Cuando me refiero a “nuestros derechos políticos”, me identifico con esa amplia corriente progresista latinoamericana y ecuatoriana, inclusiva de demócratas, izquierdistas y revolucionarios/as, que busca transformaciones profundas a favor de las mayorías y que ha sido excluida al extremo de la proscripción por la dictadura que hoy sojuzga a nuestro pueblo.
Cuando afirmo que en el Ecuador de 2020 existe tal situación, me retrotraigo a ese pasado en el que las violaciones más brutales de colonialistas y latifundistas sobre los cuerpos de nuestros ancestros/as les excluyeron de todo sentido de humanidad, tal como hoy el ensañamiento de los/as déspotas sobre los cuerpos perseguidos, engrilletados y encarcelados de la dirigencia progresista les ha negado todo derecho.
Cuando escucho los discursos de la derecha pretendiendo despreciarnos como “borregos” o “correístas” e intentando estigmatizarnos como “corruptos”, como sarnas que deben ser extirpadas del cuerpo social para que sane, me viene a la memoria la demonización curuchupa del radicalismo alfarista que llevó a su asesinato y la que han vivido y siguen viviendo los/as comunistas perseguidos/as como signos del “mal” por parte del imperialismo.
Cuando identifico, entonces, un “nosotros” excluido, discriminado, perseguido en el 2020, reconozco que no es nuevo. Persistentemente, ha acompañado el ejercicio del poder político en Ecuador. ¿Acaso las nacientes “repúblicas” del siglo XIX no fueron excluyentes al otorgar la ciudadanía exclusivamente a los hombres, blancos, ricos y hasta católicos? ¿Acaso la ciudadanía no fue reconociéndose a cuentagotas a lo largo del siglo XX, hasta recién convertirse en una posibilidad con la Constitución de 1978?

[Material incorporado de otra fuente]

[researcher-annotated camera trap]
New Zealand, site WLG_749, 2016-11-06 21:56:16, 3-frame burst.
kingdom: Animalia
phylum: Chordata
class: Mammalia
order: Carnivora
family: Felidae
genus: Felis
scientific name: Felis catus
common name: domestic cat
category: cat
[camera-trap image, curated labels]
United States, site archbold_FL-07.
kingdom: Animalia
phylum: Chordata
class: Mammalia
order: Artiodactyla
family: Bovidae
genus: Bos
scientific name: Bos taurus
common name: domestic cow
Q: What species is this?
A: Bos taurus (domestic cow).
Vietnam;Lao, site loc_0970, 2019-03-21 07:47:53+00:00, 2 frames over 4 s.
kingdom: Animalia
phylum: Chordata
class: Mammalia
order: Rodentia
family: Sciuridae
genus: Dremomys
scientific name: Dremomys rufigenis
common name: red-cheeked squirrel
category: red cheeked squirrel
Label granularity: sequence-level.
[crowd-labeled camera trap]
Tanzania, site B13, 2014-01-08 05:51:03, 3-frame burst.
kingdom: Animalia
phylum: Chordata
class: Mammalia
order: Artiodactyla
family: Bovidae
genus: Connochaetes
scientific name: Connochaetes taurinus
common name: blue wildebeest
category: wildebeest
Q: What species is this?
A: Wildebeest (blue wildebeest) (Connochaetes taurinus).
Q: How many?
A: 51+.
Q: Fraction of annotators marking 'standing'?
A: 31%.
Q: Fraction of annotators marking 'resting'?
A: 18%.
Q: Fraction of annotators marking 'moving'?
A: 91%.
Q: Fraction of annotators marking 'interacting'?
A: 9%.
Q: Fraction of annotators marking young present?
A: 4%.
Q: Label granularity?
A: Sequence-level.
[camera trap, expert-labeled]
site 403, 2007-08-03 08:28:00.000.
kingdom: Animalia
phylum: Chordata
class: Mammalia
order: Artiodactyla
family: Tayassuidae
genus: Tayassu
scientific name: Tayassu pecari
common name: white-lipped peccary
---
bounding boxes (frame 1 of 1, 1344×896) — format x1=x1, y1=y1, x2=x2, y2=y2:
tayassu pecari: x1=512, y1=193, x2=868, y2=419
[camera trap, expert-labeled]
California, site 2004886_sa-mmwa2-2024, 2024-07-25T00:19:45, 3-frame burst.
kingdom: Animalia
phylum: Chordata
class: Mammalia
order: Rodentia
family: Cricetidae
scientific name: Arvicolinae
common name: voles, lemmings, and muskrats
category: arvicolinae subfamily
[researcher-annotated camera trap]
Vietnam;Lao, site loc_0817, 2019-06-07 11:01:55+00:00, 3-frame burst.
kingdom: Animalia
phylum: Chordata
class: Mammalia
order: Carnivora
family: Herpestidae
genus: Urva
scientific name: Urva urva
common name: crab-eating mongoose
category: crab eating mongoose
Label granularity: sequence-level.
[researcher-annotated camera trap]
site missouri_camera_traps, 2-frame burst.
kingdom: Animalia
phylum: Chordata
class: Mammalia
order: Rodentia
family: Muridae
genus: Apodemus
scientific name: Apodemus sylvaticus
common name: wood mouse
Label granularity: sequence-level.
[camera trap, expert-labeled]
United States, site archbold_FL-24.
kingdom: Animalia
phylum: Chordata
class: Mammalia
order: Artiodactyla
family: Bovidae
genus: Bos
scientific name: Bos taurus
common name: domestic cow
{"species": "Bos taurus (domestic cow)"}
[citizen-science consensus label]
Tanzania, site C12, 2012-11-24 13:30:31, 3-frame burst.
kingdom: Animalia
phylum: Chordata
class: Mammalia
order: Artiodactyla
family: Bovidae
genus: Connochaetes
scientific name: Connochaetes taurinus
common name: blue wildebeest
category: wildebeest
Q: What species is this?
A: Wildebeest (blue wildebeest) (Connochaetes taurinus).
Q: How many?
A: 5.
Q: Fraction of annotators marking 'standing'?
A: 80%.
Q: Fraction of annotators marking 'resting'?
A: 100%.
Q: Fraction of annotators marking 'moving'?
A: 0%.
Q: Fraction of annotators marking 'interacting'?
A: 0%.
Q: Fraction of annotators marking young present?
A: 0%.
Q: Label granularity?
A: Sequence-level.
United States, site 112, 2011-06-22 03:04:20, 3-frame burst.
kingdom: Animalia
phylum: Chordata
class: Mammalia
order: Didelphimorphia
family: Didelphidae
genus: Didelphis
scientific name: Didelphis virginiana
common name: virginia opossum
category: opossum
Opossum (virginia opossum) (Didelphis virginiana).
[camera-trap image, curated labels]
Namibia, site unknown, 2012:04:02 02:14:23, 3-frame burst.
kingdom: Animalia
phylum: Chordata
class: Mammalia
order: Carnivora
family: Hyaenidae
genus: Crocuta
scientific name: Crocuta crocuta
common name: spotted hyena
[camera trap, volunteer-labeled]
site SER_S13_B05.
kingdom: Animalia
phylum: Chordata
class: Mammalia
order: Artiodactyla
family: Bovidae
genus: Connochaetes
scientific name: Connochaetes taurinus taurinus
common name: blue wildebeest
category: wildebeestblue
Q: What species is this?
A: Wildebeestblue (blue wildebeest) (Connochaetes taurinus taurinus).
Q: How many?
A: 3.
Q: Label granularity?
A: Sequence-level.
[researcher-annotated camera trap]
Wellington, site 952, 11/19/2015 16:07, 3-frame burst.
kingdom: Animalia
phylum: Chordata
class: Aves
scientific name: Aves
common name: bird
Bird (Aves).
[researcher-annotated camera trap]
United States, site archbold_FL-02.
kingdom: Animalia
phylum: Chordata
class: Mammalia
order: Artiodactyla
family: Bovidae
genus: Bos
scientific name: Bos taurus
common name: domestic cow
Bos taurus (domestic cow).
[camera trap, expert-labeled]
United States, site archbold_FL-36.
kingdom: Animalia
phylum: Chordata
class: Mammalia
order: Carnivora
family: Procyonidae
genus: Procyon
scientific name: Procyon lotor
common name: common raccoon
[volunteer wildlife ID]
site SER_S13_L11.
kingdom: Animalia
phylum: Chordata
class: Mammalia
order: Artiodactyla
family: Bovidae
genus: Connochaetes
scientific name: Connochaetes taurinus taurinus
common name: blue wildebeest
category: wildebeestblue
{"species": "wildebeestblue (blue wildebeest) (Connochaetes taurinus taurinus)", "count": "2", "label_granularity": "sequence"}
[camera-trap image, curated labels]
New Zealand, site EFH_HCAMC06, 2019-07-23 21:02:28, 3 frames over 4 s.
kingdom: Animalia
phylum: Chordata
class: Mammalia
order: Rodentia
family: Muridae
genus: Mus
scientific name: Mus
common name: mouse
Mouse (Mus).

Cuando declaro que hoy existe exclusión de los derechos políticos focalizada en el progresismo, proclamo la imposibilidad de las elites dominantes para construir la promesa de República Democrática Liberal que hicieran a fines de los 70. En realidad, esa pretendida República fundada en 1978 nació muerta, pues emergió de la confabulación, la mentira y la más escandalosa proscripción política y así mantuvo su juego en los gobiernos oligárquicos-neoliberales, que siguieron ejecutando esas prácticas tramposas, mientras llevaban al país a la bancarrota total a fines del siglo XX.
Cuando palpo nuevamente el juego de la proscripción política, percibo el miedo de una oligarquía históricamente cobarde frente a la insurgencia de los/as excluidos/as y que hoy tiembla frente al indómito voto de los/as progresistas.
El progresismo puede ser formalmente excluido. Pero la legitimidad está de su lado. Puede ser desacreditado, pero no doblegado su poder moral. Podrán los/as dictadores/as proscribirnos, pero lo que no podrán impedir es la existencia del progresismo, su realidad, su ser, su latido en la subjetividad y en la identificación del pueblo. No podrán impedir con sus decisiones espurias, que siga marcando la cancha de la escena política de este país y señalando quiénes son efectivamente los proscritos, los que temen medirse frente a la preferencia de las masas.